- **Instructions to follow**: In the passage about Obame and Akut, what reason did Akut give for turning her back on school?
### Article ###
Awu, her husband Obame and his sister Akut illustrate the point. Obame is a decent sort of fellow, respecting his wife, his family and his pupils. He worked hard to become a teacher and never eschews his responsibilities of which they are many, because not only does he get a steady and coveted income from his teaching position but, aged fifty, he is also a community elder. A gentle man, he does his best to comply with the social, familial and job-related duties imposed upon him.
In contrast, Akut has rebelled against all forms of authority from an early age. She "turned her back on school" (p.31) because, she said, it was too hard. She refused to get married because it was too constrictive (p.32) and, in the face of compelling failures, she eventually transported all her ambitions onto her daughter Ada who was promptly disowned and thrown out of home when she fell pregnant, shattering her mother's dreams of easy fame and glory.
To an obliging Obame, being mindful of local praxis means taking whatever destiny is handing him: conforming to expectation and doing his best for the good of the community. Thus his resolution to take care of his niece Ada in her hour of need. But to a self-centred and venomous Akut, walking the path of social intercourse, rather means dismissing duties, chores and unpleasant business befalling her and overplaying her customary rights at every opportunity. She has no qualms about abandoning her daughter to the care of her sister-in-law despite the family elders demanding that she care for her pregnant daughter, but is the first to call upon her customary right to batter, rob and insult Awu at the time of Obame's funeral.
### Entries shown ###
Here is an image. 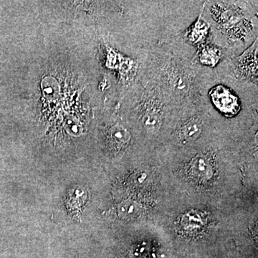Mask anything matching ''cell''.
Wrapping results in <instances>:
<instances>
[{
    "label": "cell",
    "mask_w": 258,
    "mask_h": 258,
    "mask_svg": "<svg viewBox=\"0 0 258 258\" xmlns=\"http://www.w3.org/2000/svg\"><path fill=\"white\" fill-rule=\"evenodd\" d=\"M107 138L111 149L116 152H120L125 149L130 144L132 134L124 125L116 123L108 129Z\"/></svg>",
    "instance_id": "cell-4"
},
{
    "label": "cell",
    "mask_w": 258,
    "mask_h": 258,
    "mask_svg": "<svg viewBox=\"0 0 258 258\" xmlns=\"http://www.w3.org/2000/svg\"><path fill=\"white\" fill-rule=\"evenodd\" d=\"M141 207L138 204L132 201H126L120 204L118 207V215L121 218L134 219L140 215Z\"/></svg>",
    "instance_id": "cell-6"
},
{
    "label": "cell",
    "mask_w": 258,
    "mask_h": 258,
    "mask_svg": "<svg viewBox=\"0 0 258 258\" xmlns=\"http://www.w3.org/2000/svg\"><path fill=\"white\" fill-rule=\"evenodd\" d=\"M132 113L146 134L157 136L169 125L173 108L161 90L143 76L137 81Z\"/></svg>",
    "instance_id": "cell-2"
},
{
    "label": "cell",
    "mask_w": 258,
    "mask_h": 258,
    "mask_svg": "<svg viewBox=\"0 0 258 258\" xmlns=\"http://www.w3.org/2000/svg\"><path fill=\"white\" fill-rule=\"evenodd\" d=\"M257 38L240 55L230 58L236 77L242 81L257 85Z\"/></svg>",
    "instance_id": "cell-3"
},
{
    "label": "cell",
    "mask_w": 258,
    "mask_h": 258,
    "mask_svg": "<svg viewBox=\"0 0 258 258\" xmlns=\"http://www.w3.org/2000/svg\"><path fill=\"white\" fill-rule=\"evenodd\" d=\"M189 167L194 175L208 179L212 173L211 156L204 152L197 154L190 161Z\"/></svg>",
    "instance_id": "cell-5"
},
{
    "label": "cell",
    "mask_w": 258,
    "mask_h": 258,
    "mask_svg": "<svg viewBox=\"0 0 258 258\" xmlns=\"http://www.w3.org/2000/svg\"><path fill=\"white\" fill-rule=\"evenodd\" d=\"M257 8L246 2H208L202 18L210 26V42L232 57L257 37Z\"/></svg>",
    "instance_id": "cell-1"
}]
</instances>
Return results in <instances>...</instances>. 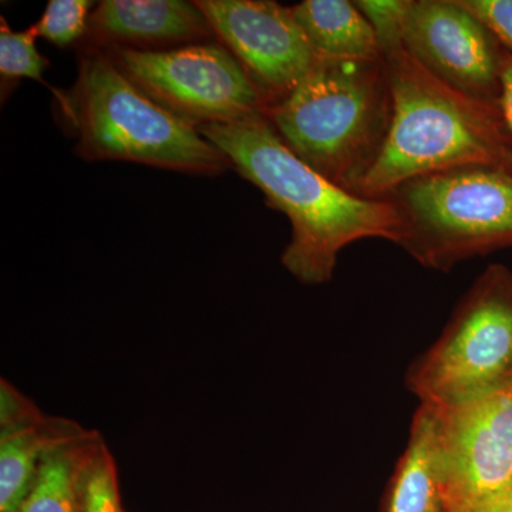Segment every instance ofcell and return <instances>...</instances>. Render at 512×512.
I'll list each match as a JSON object with an SVG mask.
<instances>
[{"label":"cell","instance_id":"obj_10","mask_svg":"<svg viewBox=\"0 0 512 512\" xmlns=\"http://www.w3.org/2000/svg\"><path fill=\"white\" fill-rule=\"evenodd\" d=\"M440 410L448 505L470 503L512 478V392Z\"/></svg>","mask_w":512,"mask_h":512},{"label":"cell","instance_id":"obj_12","mask_svg":"<svg viewBox=\"0 0 512 512\" xmlns=\"http://www.w3.org/2000/svg\"><path fill=\"white\" fill-rule=\"evenodd\" d=\"M440 410L420 403L409 443L383 495L382 512H446Z\"/></svg>","mask_w":512,"mask_h":512},{"label":"cell","instance_id":"obj_5","mask_svg":"<svg viewBox=\"0 0 512 512\" xmlns=\"http://www.w3.org/2000/svg\"><path fill=\"white\" fill-rule=\"evenodd\" d=\"M414 261L448 272L460 262L512 248V174L468 165L414 178L390 192Z\"/></svg>","mask_w":512,"mask_h":512},{"label":"cell","instance_id":"obj_19","mask_svg":"<svg viewBox=\"0 0 512 512\" xmlns=\"http://www.w3.org/2000/svg\"><path fill=\"white\" fill-rule=\"evenodd\" d=\"M355 3L375 30L382 55L389 50L403 47L404 22L409 12L410 0H360Z\"/></svg>","mask_w":512,"mask_h":512},{"label":"cell","instance_id":"obj_8","mask_svg":"<svg viewBox=\"0 0 512 512\" xmlns=\"http://www.w3.org/2000/svg\"><path fill=\"white\" fill-rule=\"evenodd\" d=\"M403 49L451 89L500 104L505 49L461 0H410Z\"/></svg>","mask_w":512,"mask_h":512},{"label":"cell","instance_id":"obj_23","mask_svg":"<svg viewBox=\"0 0 512 512\" xmlns=\"http://www.w3.org/2000/svg\"><path fill=\"white\" fill-rule=\"evenodd\" d=\"M500 107L512 136V56L507 50H504L503 67H501Z\"/></svg>","mask_w":512,"mask_h":512},{"label":"cell","instance_id":"obj_7","mask_svg":"<svg viewBox=\"0 0 512 512\" xmlns=\"http://www.w3.org/2000/svg\"><path fill=\"white\" fill-rule=\"evenodd\" d=\"M103 52L141 92L195 128L264 114L268 107L237 57L218 43Z\"/></svg>","mask_w":512,"mask_h":512},{"label":"cell","instance_id":"obj_3","mask_svg":"<svg viewBox=\"0 0 512 512\" xmlns=\"http://www.w3.org/2000/svg\"><path fill=\"white\" fill-rule=\"evenodd\" d=\"M264 116L296 156L353 192L392 119L386 63L316 56L302 82Z\"/></svg>","mask_w":512,"mask_h":512},{"label":"cell","instance_id":"obj_22","mask_svg":"<svg viewBox=\"0 0 512 512\" xmlns=\"http://www.w3.org/2000/svg\"><path fill=\"white\" fill-rule=\"evenodd\" d=\"M446 512H512V478L494 493L470 503L448 505Z\"/></svg>","mask_w":512,"mask_h":512},{"label":"cell","instance_id":"obj_2","mask_svg":"<svg viewBox=\"0 0 512 512\" xmlns=\"http://www.w3.org/2000/svg\"><path fill=\"white\" fill-rule=\"evenodd\" d=\"M392 119L355 194L384 200L407 181L468 165L512 174V136L500 104L484 103L431 76L403 47L382 55Z\"/></svg>","mask_w":512,"mask_h":512},{"label":"cell","instance_id":"obj_15","mask_svg":"<svg viewBox=\"0 0 512 512\" xmlns=\"http://www.w3.org/2000/svg\"><path fill=\"white\" fill-rule=\"evenodd\" d=\"M101 440L99 431L86 429L52 450L13 512H79L84 468Z\"/></svg>","mask_w":512,"mask_h":512},{"label":"cell","instance_id":"obj_9","mask_svg":"<svg viewBox=\"0 0 512 512\" xmlns=\"http://www.w3.org/2000/svg\"><path fill=\"white\" fill-rule=\"evenodd\" d=\"M195 5L268 107L285 99L311 70L316 55L292 8L272 0H197Z\"/></svg>","mask_w":512,"mask_h":512},{"label":"cell","instance_id":"obj_21","mask_svg":"<svg viewBox=\"0 0 512 512\" xmlns=\"http://www.w3.org/2000/svg\"><path fill=\"white\" fill-rule=\"evenodd\" d=\"M512 56V0H461Z\"/></svg>","mask_w":512,"mask_h":512},{"label":"cell","instance_id":"obj_14","mask_svg":"<svg viewBox=\"0 0 512 512\" xmlns=\"http://www.w3.org/2000/svg\"><path fill=\"white\" fill-rule=\"evenodd\" d=\"M292 13L316 56L382 59L375 30L355 2L305 0Z\"/></svg>","mask_w":512,"mask_h":512},{"label":"cell","instance_id":"obj_4","mask_svg":"<svg viewBox=\"0 0 512 512\" xmlns=\"http://www.w3.org/2000/svg\"><path fill=\"white\" fill-rule=\"evenodd\" d=\"M70 114L87 161H131L192 175H220L231 163L198 128L178 119L127 79L106 53L80 60Z\"/></svg>","mask_w":512,"mask_h":512},{"label":"cell","instance_id":"obj_18","mask_svg":"<svg viewBox=\"0 0 512 512\" xmlns=\"http://www.w3.org/2000/svg\"><path fill=\"white\" fill-rule=\"evenodd\" d=\"M96 3L90 0H50L45 13L32 26L37 37L59 47H66L76 42L87 32L90 10Z\"/></svg>","mask_w":512,"mask_h":512},{"label":"cell","instance_id":"obj_20","mask_svg":"<svg viewBox=\"0 0 512 512\" xmlns=\"http://www.w3.org/2000/svg\"><path fill=\"white\" fill-rule=\"evenodd\" d=\"M45 413L9 380H0V431L16 429L42 419Z\"/></svg>","mask_w":512,"mask_h":512},{"label":"cell","instance_id":"obj_6","mask_svg":"<svg viewBox=\"0 0 512 512\" xmlns=\"http://www.w3.org/2000/svg\"><path fill=\"white\" fill-rule=\"evenodd\" d=\"M420 403L458 410L512 392V272L493 264L468 289L440 338L406 372Z\"/></svg>","mask_w":512,"mask_h":512},{"label":"cell","instance_id":"obj_11","mask_svg":"<svg viewBox=\"0 0 512 512\" xmlns=\"http://www.w3.org/2000/svg\"><path fill=\"white\" fill-rule=\"evenodd\" d=\"M87 35L103 49L158 50L204 43L215 33L195 2L103 0L90 15Z\"/></svg>","mask_w":512,"mask_h":512},{"label":"cell","instance_id":"obj_13","mask_svg":"<svg viewBox=\"0 0 512 512\" xmlns=\"http://www.w3.org/2000/svg\"><path fill=\"white\" fill-rule=\"evenodd\" d=\"M86 430L67 417L42 419L0 431V512H13L29 493L46 457Z\"/></svg>","mask_w":512,"mask_h":512},{"label":"cell","instance_id":"obj_1","mask_svg":"<svg viewBox=\"0 0 512 512\" xmlns=\"http://www.w3.org/2000/svg\"><path fill=\"white\" fill-rule=\"evenodd\" d=\"M198 131L288 217L291 241L281 262L302 284L332 281L340 252L357 241L399 245L403 221L393 202L360 197L323 177L289 150L264 114Z\"/></svg>","mask_w":512,"mask_h":512},{"label":"cell","instance_id":"obj_17","mask_svg":"<svg viewBox=\"0 0 512 512\" xmlns=\"http://www.w3.org/2000/svg\"><path fill=\"white\" fill-rule=\"evenodd\" d=\"M79 512H127L121 504L119 467L104 439L84 468Z\"/></svg>","mask_w":512,"mask_h":512},{"label":"cell","instance_id":"obj_16","mask_svg":"<svg viewBox=\"0 0 512 512\" xmlns=\"http://www.w3.org/2000/svg\"><path fill=\"white\" fill-rule=\"evenodd\" d=\"M36 33L32 26L23 32H13L5 18L0 19V74H2V93L10 84L20 79L36 80L47 87L62 107L63 116L69 117V94L59 92L43 79V72L50 66L36 49Z\"/></svg>","mask_w":512,"mask_h":512}]
</instances>
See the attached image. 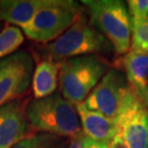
###
- **Exercise output**: She said it was too hard.